Pity goes to animals, who can’t help it,
and who try hard to stay away from us
unless a bright prospect entices them,
a lure for innocents. Like the pickerel
I caught who looked at me. Mutely
it beseeched me in the name of all that’s holy
to save it. I ate it, soul and body.
But the hooked man, poor fish, voiced
his complaint and plea, for all the good that did him,
as I heard his cries grow fainter as I swam into
the shadows of towers dangling their lighted suites.
\/ \/ \/
Whoever said The art of losing isn’t hard to master—? Much as I have loved that poem through the years, in all seasons, and through much consideration and much loss of my own, I’ve always thought it somewhat aloof and a matter of exercise, especially for Elizabeth Bishop. There is a sort of easy divinity and wisdom in the attainment—as an “art”—of acceptance. While every mother, widow and therapist will frown with the lot of us in the actual agony of that most unfair event of our being dispossessed : Loss is just something we never really do swallow with much ease, if grace. It strikes us down. It disheartens us. Aggrieves us. Yet—keys, credit card, phone…boat, home…job, bet, contest…parent, spouse, child… however severe or irreplaceable, loss remains the sting of stings, and perhaps only an aging true orphan of philosophy, religion, poverty, or poetry would be able to frame a consolation in acceptance with Bishop’s heart, wit and cultural and historical vantage.
Lewis Meyers’ stunning poem snatches us back unawares into the moment and the existential individuality of the awful moment and its feeling, in the instance of losing one’s rent money to a hustler in a game of three shifted and re-shifted face-down (anonymous) cards—Where’s the Queen?

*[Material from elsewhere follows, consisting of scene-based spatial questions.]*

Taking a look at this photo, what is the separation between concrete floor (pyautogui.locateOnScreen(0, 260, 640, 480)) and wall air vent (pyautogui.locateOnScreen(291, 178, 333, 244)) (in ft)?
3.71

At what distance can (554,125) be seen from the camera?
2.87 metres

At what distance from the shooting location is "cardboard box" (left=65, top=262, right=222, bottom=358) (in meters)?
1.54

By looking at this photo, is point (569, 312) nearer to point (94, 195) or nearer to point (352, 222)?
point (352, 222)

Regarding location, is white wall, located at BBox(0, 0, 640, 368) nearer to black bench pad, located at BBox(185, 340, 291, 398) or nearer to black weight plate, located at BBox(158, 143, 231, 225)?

The philosopher and literary critic Joseph Campbell reminds us about the charmed quality of the number 3, its mnemonic resonance in every Tom, Dick and Harry; as well as its count with holiness heard in Trinity and seen in the dancing figures of the classical Graces; but also the recurrence of prongs on the Devil’s pitchfork and the succession of bad things that happen.

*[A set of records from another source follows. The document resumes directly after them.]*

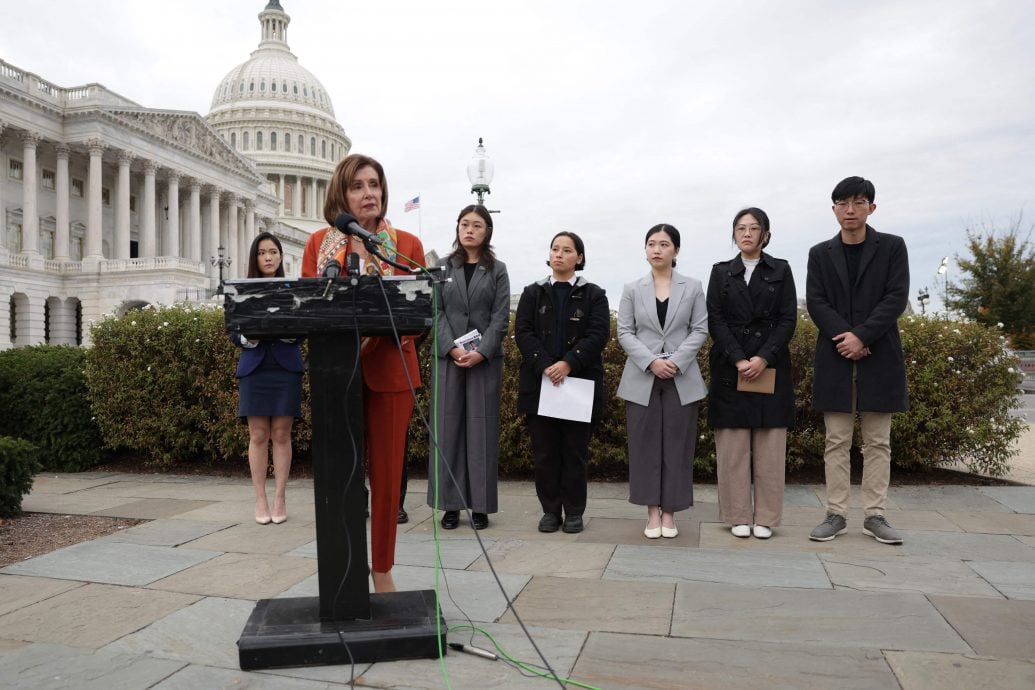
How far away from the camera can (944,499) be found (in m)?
7.04

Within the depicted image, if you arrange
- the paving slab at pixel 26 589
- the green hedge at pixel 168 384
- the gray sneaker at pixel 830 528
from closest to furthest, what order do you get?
1. the paving slab at pixel 26 589
2. the gray sneaker at pixel 830 528
3. the green hedge at pixel 168 384

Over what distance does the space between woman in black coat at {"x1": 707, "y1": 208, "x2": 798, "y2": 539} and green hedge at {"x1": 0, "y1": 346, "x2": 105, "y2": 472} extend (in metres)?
7.71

The unacceptable lesson is the lesson we seem to need, again and again. As easily as we swallow shiny readily available deals and advantages, we somehow, generation to generation, fail to get this lesson – easy come, easy go – into the understanding and reflexes of our possessive DNA. We remain as gullible to the flashy scam for easy profit as ever before.

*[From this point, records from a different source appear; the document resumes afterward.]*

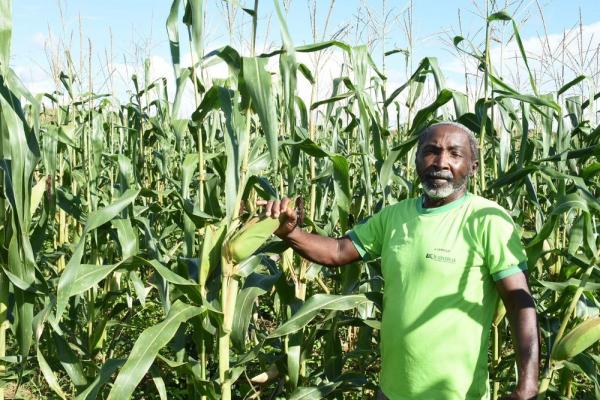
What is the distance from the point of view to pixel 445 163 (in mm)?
2449

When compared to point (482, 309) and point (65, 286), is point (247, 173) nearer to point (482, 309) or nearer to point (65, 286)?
point (65, 286)

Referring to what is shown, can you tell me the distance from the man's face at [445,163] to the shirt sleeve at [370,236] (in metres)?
0.35

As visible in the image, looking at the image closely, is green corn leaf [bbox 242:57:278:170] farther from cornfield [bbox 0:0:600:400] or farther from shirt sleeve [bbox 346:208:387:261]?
shirt sleeve [bbox 346:208:387:261]

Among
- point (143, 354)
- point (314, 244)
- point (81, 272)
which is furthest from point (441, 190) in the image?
point (81, 272)

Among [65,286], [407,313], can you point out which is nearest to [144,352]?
[65,286]

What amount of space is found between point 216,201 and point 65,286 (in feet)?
3.13

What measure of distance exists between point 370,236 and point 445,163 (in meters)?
0.54

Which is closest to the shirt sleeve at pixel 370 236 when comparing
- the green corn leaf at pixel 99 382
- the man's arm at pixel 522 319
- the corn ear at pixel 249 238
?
the corn ear at pixel 249 238

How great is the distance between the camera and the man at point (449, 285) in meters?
2.29

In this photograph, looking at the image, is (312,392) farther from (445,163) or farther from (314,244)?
(445,163)

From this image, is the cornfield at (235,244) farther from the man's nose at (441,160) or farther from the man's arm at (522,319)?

The poem’s ending – as I swam into the shadows – does a peculiar thing with language that is characteristic of Lewis Meyers’ knack, to dial up and ring change on our vernacular understanding. His sleight of hand here is similar to that of the title of his 2024 collection Field Notes of a Flaneur, with its odd confusion of an urban observer in a scientific wilderness. The poem’s final lines take the city, which we often refer to as a “jungle” because of its survivalist demands, a feature in the pitiless hustle going on in the poem, and turn it into a psychological sea. I swam… The poet himself identifies with the poem’s eponymous victim, the fish, the city seen as a row of fishermen—the shadows of towers dangling their lighted suites… With the pun between “suites” and sweets, the image of the allures of the city comes easily into focus. There’s a stroke of poetic genius in the trope of making the city a sea, in its visionary correlation with and affirmation of a changing climate and its eventual physical impact on our major cities in their usual coastal locations. On the metaphorical register, the novelty of “sea” for city however must suggest the typological “jungle” of lingo past, and that jungle’s heft of significance in our struggle for civil rights as well as environmental restoration, with the greater tolerance and allowances for language we older readers knew back in the day, pre-911, way pre-Pandemic. Shifts in language measure shifts in temperament, civilized and cultural. Poetry like the other arts are accounts and artifacts so deeply permeated by the actual times, they stand indeed as the true chronicles of those times, our most reliable sources for how things once truly stood in our view of things and ways of expressing them.
Following Meyers’ untimely death in 2020, his wife Diana Tietjens Meyers has continued to curate the best of his poetry. In these past years his work has appeared in Plume, Paris Review, Poetry Northwest, Five Points, Hudson Review, Massachusetts Review, and Arkansas International. His book Field Notes of a Flaneur won the 2024 New Measure Poetry Prize and will be published early in 2026 by New Verse Editions.